Sweeping legislation introduced by U.S. Senators Claire McCaskill (D-Mo.) and Susan Collins (R-Maine.), and U.S. Representatives Mike Turner (R-Ohio) and Niki Tsongas (D-Mass.) to significantly reform how sexual assaults are handled in the military was approved Wednesday by the House Armed Services Committee as part of the annual National Defense Authorization Act (NDAA).

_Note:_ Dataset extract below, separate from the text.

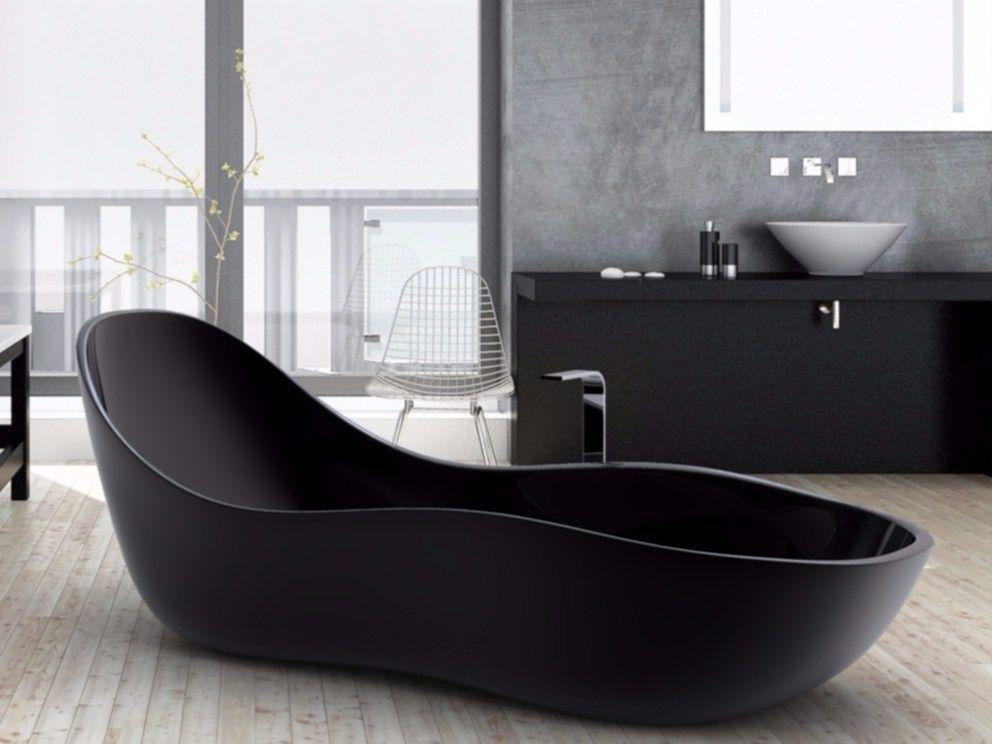 Vasca Da Bagno Wave : Vasca da bagno centro stanza in adamantx wave by zad italy design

These bipartisan reforms would be the most significant changes to the military justice system in years.
The legislation to combat sexual assaults earned approval by the House committee without any voice of opposition, and the underlying NDAA garnered overwhelming bipartisan support, with a vote of 59-2. The legislation was spearheaded by McCaskill and Collins' House counterparts, Representatives Turner and Tsongas and represents the clearest sign yet that Congress will make major reforms this year to the way the military handles cases of sexual assault in response to an ongoing crisis of sexual assault in the military.
"Serious reforms will be made in the way these cases are handled and the protections provided to survivors-with overwhelming bipartisan support in the House, it's clear that it is only a matter of time now," said U.S. Senator Claire McCaskill, a former county prosecutor and a senior member of the Senate Armed Services Committee. "Today's progress wouldn't have been possible without the incredible amount of passion Mike Turner and Niki Tsongas have brought to this issue- and the Senate will be acting soon."

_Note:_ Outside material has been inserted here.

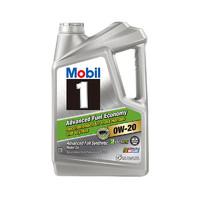 Mobil 美孚 1号 AFE 0W-20 SN 全合成机油 5Qt *2件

"The epidemic of sexual abuse in the military cannot stand. We must ensure that justice is swift and certain to the criminals who have perpetuated these crimes," said U.S. Senator Susan Collins, a senior member of the Senate Defense Appropriations Subcommittee. "I applaud my colleagues in the House, Representatives Turner and Tsongas for their hard work, and I pledge to continue working with Senator McCaskill to address this unacceptable situation."
The McCaskill-Collins legislation will soon be similarly considered during the Senate Armed Services Committee's markup of its version of the NDAA.

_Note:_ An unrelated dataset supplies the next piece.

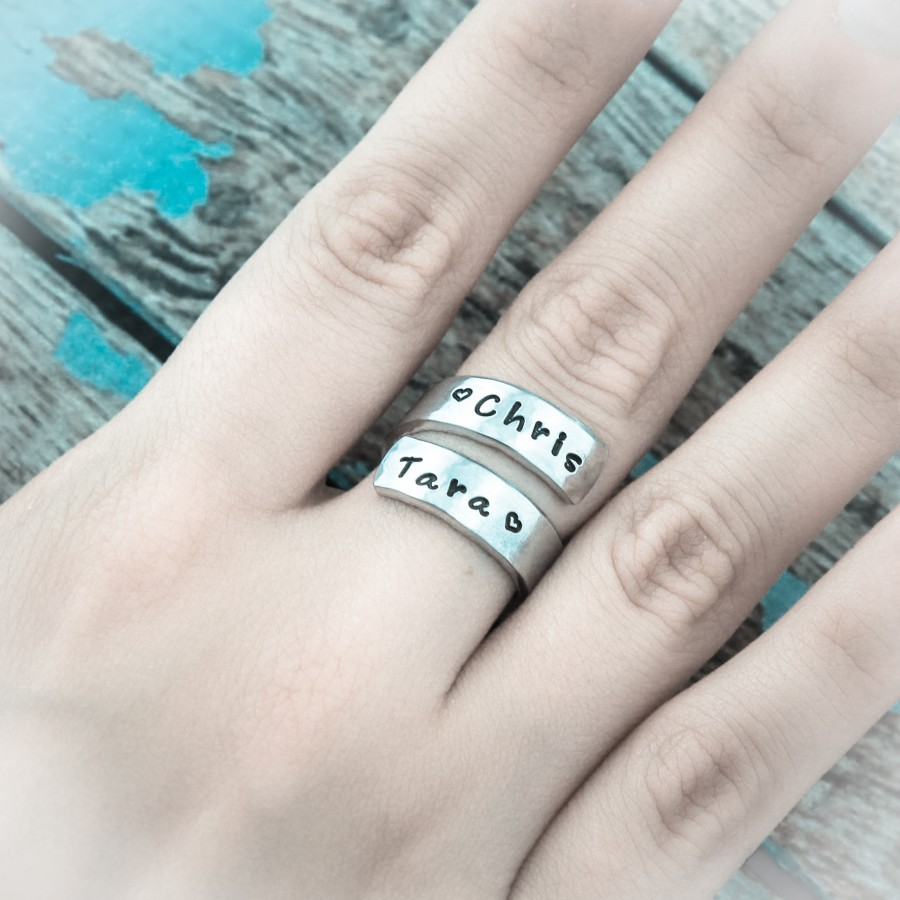 Ring Of Love Personalized Wrap Ring Ring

The bill, which will be debated next week in the Senate Armed Services Committee, contains reforms to better address sexual assault prosecutions and aid survivors, including provisions that:
Strips commanders, when serving as a convening authority in a military court martial, of their authority to dismiss court martial convictions for most offenses, including in cases of rape and sexual assault.
Require a commander, when serving as a convening authority in a military court martial, to provide written justification for any modifications made to a sentence.
Require a commander, when serving as a convening authority in a military court martial, receive input from the victim before arriving at any decision during clemency proceedings.
Require that a person found guilty of an offense of rape, sexual assault, forcible sodomy, or an attempt to commit any of those offenses receive a punishment that includes, at a minimum, a dismissal or dishonorable discharge
Eliminate the five-year statute of limitations for sexual assault and sexual assault of a child.
Require that all military victims of sexual assault be provided special counsel by the military to assist them in the legal process.
Require that a sexual assault survivor be entitled to have counsel present when being questioned by counsel for an accused.
Ensure the military has the authority to move an individual accused of sexual assault from a unit to protect a victim from unwanted contact with their alleged attacker, while sustaining a victim's right to request expedited transfer.